Dottore Messineo, nel Nisseno un mafioso ha progettato l' attentato con un' autobomba contro un pm e la sua famiglia. Ieri, sempre a Caltanissetta, il ministro dell' Interno ha affermato che Cosa nostra vive una fase di profonda difficoltà, al punto da non riuscire nemmeno a riunire la Cupola. Sembrerebbe una situazione piuttosto contraddittoria. Che ne pensa?
«Nessuno ha mai pensato o detto che la mafia abbia smesso di esistere o che si sia autodissolta. Sarebbe una conclusione eccessivamente ottimista. Certo, dopo le stragi dei primi anni Novanta e passando per la stagione della cattura dei grandi lati tanti, sembra essere venuta meno la strategia dell' attacco frontale, così come è notevolmente diminuito il ricorso agli omicidi. Quando parliamo di una mafia allo sbando o stretta nell' angolo fotografiamo un fatto che è reale, ma essere allo sbando non significa essere totalmente neutralizzati. Al tempo stesso potrebbe esserci qualcuno pronto a imporre nuovi equilibri con i metodi di sempre. In Cosa nostra ci sono sempre stati alcuni che hanno privilegiato una politica di basso profilo e altri che sono stati portatori di una strategia della violenza. E le azioni eclatanti, il sangue sono un metodo all' interno delle cosche per imporre il potere. In questi termini, tra le due situazioni apparentemente discordanti, potrebbe trovarsi un momento di collegamento: mi sembra che non ci sia una totale incompatibilità tra una mafia fortemente indebolita e la possibilità di azioni violente, che bisogna contrastare in ogni modo».
A Palermo le minacce e la scoperta di progetti d' attentato contro il pm Nino Di Matteo, che tra l' altro si occupa della cosiddetta trattativa Stato -mafia, hanno fatto scattare misure di sicurezza straordinarie. Il segno che il pericolo è concreto e che la vocazione stragista delle cosche non è venuta meno...
«Contro la mafia bisogna tenere l' attenzione altissima e non dimenticare che Cosa nostra ha le sue radici in Sicilia. Oggi mi sembra di cogliere un certo calo di tensione e di attenzione sulla criminalità organizzata nell' Isola da parte dell' opinione pubblica e delle istituzioni. Sembra che i riflettori siano puntati soprattutto al Nord, che l' emergenza si sia spostata altrove, dove anche la mafia siciliana si è in parte trasferita. Ma non bisogna mai dimenticare che la mafia ha radici qui e che la sua forza sta nel controllo del territorio. Nel caso di Nino Di Matteo si tratta di un magistrato fortemente impegnato in attività difficilissime, che vanno al cuore dell' attività della mafia».

Solo della mafia?
«Io non conosco i risultati delle indagini che la procura di Caltanissetta sta svolgendo, ma sappiamo che nella nostra storia recente è emersa forte l' ipotesi di ulteriori interessi collegati esterni a Cosa nostra».

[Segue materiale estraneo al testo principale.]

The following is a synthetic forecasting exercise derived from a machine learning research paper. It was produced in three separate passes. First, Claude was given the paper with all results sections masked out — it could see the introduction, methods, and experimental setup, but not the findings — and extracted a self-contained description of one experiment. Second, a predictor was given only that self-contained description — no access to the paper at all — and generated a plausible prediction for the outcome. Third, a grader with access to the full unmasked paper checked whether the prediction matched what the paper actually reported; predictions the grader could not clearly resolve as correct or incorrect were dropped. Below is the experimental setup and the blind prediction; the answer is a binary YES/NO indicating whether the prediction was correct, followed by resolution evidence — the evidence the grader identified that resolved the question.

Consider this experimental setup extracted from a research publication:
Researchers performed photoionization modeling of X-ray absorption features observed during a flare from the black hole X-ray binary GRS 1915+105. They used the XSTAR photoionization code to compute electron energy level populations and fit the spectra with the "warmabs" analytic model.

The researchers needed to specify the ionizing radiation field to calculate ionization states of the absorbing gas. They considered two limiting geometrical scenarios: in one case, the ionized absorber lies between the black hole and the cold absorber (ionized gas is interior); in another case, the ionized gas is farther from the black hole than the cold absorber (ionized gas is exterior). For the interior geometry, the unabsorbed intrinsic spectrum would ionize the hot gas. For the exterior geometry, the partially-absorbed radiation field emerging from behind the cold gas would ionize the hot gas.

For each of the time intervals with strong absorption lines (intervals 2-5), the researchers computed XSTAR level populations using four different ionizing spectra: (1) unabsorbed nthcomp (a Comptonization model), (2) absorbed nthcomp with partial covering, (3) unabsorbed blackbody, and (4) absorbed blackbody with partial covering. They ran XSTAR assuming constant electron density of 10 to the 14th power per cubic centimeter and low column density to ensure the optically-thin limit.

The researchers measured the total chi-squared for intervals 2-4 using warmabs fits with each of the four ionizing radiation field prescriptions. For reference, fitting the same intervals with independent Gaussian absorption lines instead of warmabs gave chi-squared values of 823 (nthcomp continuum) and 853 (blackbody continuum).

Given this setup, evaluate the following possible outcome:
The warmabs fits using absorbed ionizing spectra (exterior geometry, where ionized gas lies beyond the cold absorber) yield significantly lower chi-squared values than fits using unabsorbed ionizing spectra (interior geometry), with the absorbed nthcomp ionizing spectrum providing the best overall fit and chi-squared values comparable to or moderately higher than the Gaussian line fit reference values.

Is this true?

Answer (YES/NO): NO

Ritiene che sul fronte della lotta ai patrimoni mafiosi il lavoro di magistrati e forze dell' ordine abbia prodotto risultati efficaci?
«Direi proprio di sì, non passa giorno senza seque stridi beni, l' azione è dirompente. Non si potrebbe esigere di più. Se si continua con questo trend, alla distanza Cosa nostra soffrirà molto».

Da più parti, però, sono state segnalate criticità sulla gestione dei beni e soprattutto delle aziende. È un sistema perfettibile?
«La linea adottata dal prefetto Umberto Postiglione, direttore dell' Agenzia nazionale per i beni confiscati, mi sembra che funzioni. La scelta di procedere con assegnazioni massicce di immobili a Comuni e associazioni anche per trasformarli in alloggi popolari o in centri di assistenza risponda appieno a un' esigenza sociale. Il percorso è certamente questo. Discorso diverso per le imprese; non si è ancora trovata la chiave di volta per coniugare la redditività dell' azienda con la legalità, per evitare che l' impresa confiscata cessi di produrre reddito. Forse anche per via del fatto che nella precedente gestione l' impresa agiva nell' illegalità, con costi ben più bassi e fuori dalle regole di mercato. Bisognerebbe lavorare sul fronte della ricerca di manager capaci. L' esperienza dimostra che quando ci sono amministratori bravi le imprese hanno qualche possibilità di produrre reddito».